It’s important to note that under the Affordable Care Act, anyone with Medicare Part B is eligible for an annual wellness visit that includes a cognitive assessment, an evaluation of risk factors for diseases such as Alzheimer’s, and recommendations for referrals to programs to help reduce those risk factors (such as seeing a nutritionist or joining a smoking cessation program). This annual visit is fully covered with no deductible, co-insurance, or co-payment.

4. Is Alzheimer’s hereditary?
In Familial (early-onset) Alzheimer’s (5-7% of Alzheimer’s cases), gene mutations cause a cascade of effects in the brain leading to increased amyloid, a protein that many researchers believe plays a role in the development of Alzheimer’s disease. If one parent carries the mutated gene, the child has a 50% chance of developing the disease; if both parents carry the gene, the risk increases to 75% percent.

__________________________________________________

Directions for this task: According to the Alzheimer's text, what chance does a child have of developing familial Alzheimer's if one parent carries the mutated gene? The data has no connection to the Alzheimer's text.

__________________________________________________

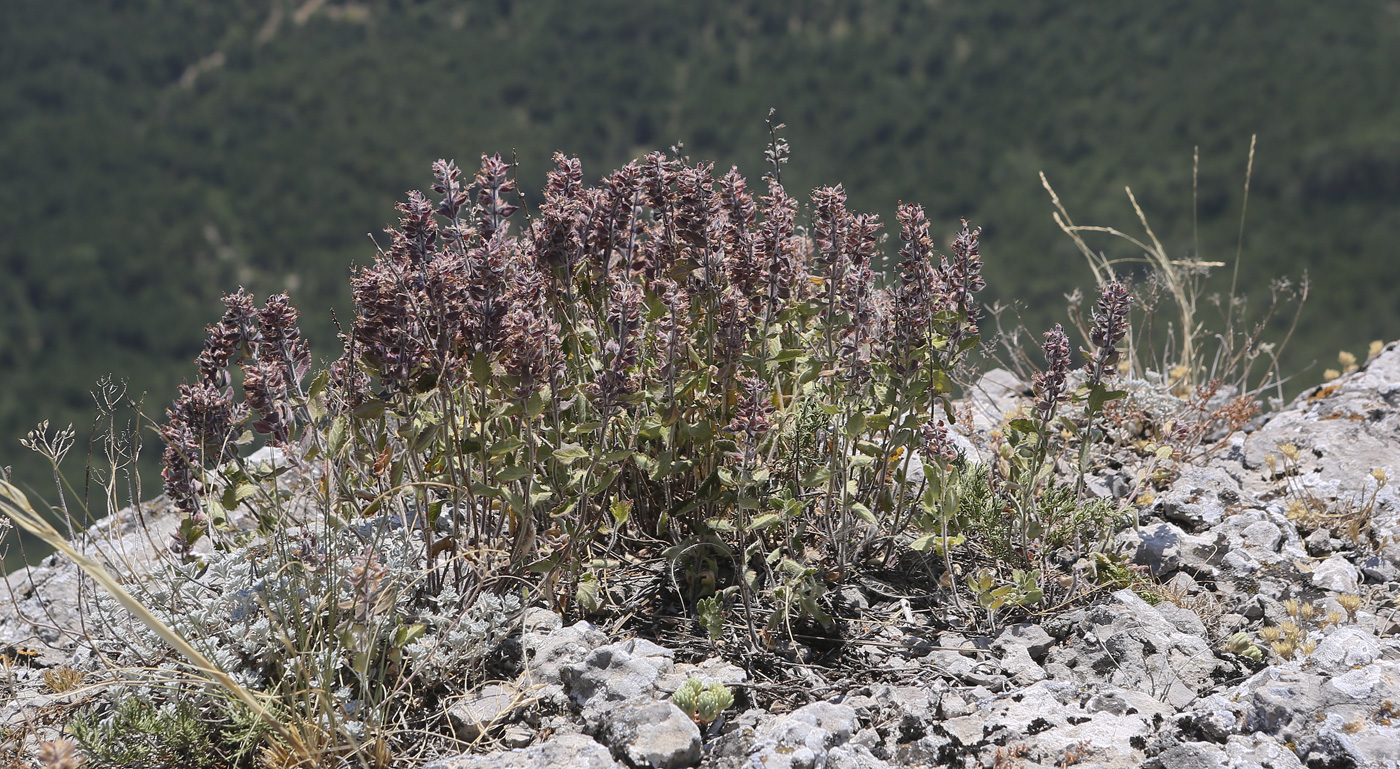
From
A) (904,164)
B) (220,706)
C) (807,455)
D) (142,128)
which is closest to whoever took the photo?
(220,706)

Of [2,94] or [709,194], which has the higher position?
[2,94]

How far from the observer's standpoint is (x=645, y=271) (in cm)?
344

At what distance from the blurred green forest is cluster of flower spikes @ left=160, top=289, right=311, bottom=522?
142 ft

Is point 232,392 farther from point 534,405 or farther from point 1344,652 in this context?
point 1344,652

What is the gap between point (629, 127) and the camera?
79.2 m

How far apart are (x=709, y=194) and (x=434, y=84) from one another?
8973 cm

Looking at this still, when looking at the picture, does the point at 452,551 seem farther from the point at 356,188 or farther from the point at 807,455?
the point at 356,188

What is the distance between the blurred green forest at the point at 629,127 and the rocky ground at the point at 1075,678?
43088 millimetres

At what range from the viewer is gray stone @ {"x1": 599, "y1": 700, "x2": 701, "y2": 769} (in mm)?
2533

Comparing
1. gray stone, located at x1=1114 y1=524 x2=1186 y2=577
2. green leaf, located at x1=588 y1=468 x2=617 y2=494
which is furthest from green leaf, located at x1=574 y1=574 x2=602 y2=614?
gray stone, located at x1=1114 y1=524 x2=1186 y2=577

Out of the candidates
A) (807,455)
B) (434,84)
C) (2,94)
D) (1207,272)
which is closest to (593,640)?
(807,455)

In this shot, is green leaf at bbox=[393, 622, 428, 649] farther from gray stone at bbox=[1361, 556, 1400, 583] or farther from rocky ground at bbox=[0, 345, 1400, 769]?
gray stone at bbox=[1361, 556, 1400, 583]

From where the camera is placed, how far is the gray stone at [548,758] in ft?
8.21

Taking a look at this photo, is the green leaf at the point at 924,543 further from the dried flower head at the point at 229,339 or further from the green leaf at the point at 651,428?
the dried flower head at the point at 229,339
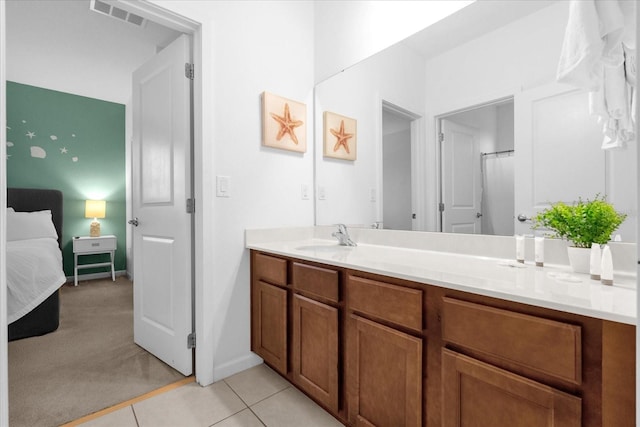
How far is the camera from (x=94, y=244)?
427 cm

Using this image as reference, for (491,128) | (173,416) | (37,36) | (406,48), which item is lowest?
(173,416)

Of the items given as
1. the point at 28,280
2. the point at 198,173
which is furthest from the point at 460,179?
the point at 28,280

__________________________________________________

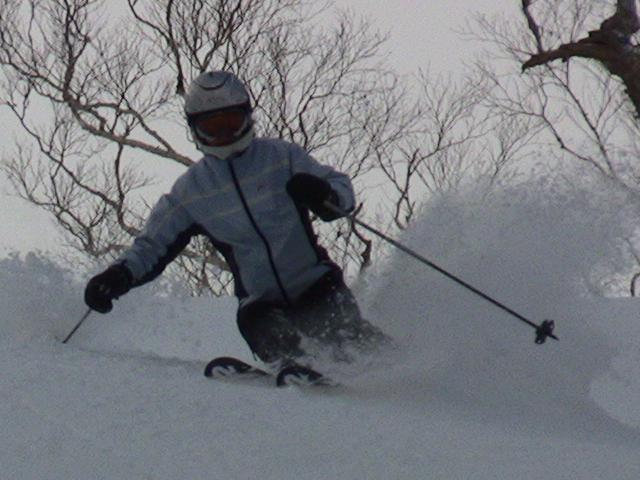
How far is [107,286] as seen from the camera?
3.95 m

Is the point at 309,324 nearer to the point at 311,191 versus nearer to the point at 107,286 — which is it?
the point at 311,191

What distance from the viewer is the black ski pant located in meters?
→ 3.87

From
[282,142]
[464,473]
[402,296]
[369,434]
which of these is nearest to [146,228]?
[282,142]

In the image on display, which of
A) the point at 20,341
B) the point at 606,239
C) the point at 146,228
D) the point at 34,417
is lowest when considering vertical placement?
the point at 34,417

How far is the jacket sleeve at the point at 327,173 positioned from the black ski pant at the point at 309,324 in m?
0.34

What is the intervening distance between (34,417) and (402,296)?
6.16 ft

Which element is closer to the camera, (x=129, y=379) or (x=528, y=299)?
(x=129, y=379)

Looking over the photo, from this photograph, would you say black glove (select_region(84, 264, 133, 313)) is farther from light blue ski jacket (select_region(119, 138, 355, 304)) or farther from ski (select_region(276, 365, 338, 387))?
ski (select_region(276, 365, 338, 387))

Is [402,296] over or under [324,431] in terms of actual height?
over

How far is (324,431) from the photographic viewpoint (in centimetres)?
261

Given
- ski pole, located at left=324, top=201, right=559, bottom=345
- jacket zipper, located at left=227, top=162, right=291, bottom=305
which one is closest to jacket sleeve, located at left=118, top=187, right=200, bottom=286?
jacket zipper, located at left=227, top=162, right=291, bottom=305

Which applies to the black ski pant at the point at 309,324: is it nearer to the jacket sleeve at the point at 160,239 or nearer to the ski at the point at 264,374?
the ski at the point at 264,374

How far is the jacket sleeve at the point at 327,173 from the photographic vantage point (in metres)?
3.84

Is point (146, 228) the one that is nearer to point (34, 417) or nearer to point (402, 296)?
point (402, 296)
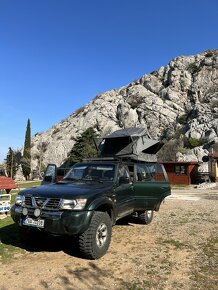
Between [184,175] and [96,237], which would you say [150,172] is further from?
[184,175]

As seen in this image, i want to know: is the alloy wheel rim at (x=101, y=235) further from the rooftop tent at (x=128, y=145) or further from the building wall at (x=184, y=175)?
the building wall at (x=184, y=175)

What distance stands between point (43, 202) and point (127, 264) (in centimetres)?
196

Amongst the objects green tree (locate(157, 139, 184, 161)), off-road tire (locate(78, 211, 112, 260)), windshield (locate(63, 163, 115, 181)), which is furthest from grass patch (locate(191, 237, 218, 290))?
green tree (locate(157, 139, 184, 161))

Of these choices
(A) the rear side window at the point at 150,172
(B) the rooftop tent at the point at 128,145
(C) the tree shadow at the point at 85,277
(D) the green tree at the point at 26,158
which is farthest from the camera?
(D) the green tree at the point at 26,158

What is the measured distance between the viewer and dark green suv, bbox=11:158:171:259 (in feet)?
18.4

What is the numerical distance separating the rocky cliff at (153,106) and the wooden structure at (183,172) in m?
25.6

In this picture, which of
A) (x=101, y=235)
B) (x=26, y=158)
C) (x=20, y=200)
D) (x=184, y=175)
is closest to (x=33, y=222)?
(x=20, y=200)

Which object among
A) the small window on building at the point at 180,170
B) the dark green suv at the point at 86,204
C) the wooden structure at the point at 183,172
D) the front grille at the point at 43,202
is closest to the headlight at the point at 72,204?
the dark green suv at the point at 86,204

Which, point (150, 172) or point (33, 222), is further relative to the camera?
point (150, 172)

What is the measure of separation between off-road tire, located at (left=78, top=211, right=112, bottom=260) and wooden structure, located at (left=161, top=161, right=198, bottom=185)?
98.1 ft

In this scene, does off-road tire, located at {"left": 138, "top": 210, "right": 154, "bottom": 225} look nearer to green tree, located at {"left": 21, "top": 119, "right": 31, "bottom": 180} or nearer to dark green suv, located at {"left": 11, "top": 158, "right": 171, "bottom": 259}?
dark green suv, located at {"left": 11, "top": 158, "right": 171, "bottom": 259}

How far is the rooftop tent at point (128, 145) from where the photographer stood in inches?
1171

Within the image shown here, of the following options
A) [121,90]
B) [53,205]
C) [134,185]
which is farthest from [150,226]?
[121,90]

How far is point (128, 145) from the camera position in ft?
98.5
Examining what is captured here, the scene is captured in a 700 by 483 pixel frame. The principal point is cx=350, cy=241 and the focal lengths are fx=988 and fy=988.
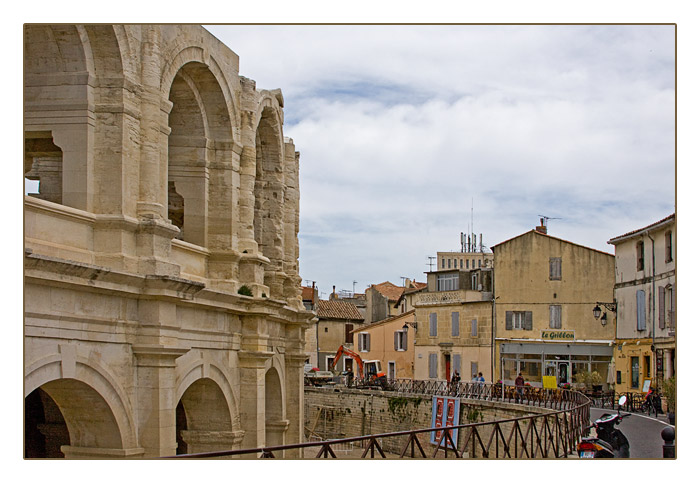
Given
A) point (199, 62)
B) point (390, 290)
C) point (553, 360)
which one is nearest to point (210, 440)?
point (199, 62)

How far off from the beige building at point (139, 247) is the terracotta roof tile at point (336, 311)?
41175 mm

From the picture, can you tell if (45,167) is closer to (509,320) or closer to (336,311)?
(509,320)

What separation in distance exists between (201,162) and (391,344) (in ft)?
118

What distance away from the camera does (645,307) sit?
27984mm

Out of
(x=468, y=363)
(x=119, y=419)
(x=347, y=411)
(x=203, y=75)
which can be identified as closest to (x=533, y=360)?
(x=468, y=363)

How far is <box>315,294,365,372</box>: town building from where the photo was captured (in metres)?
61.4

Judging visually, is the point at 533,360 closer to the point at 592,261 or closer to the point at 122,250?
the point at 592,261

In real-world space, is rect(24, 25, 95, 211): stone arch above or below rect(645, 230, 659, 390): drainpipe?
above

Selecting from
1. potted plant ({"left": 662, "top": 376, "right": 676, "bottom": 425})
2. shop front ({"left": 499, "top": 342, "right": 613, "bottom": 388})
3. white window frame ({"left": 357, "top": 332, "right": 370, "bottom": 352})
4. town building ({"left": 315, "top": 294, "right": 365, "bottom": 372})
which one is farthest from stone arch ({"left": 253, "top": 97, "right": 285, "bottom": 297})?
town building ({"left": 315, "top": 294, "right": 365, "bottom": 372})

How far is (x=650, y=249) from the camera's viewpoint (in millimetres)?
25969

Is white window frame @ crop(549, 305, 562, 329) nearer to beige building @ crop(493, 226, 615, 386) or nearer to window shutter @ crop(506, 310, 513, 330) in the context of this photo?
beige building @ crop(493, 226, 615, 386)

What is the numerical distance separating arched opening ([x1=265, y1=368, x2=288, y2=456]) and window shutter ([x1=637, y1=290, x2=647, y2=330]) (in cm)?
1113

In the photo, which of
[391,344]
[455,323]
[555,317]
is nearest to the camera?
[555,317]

__________________________________________________

Result: A 50% chance.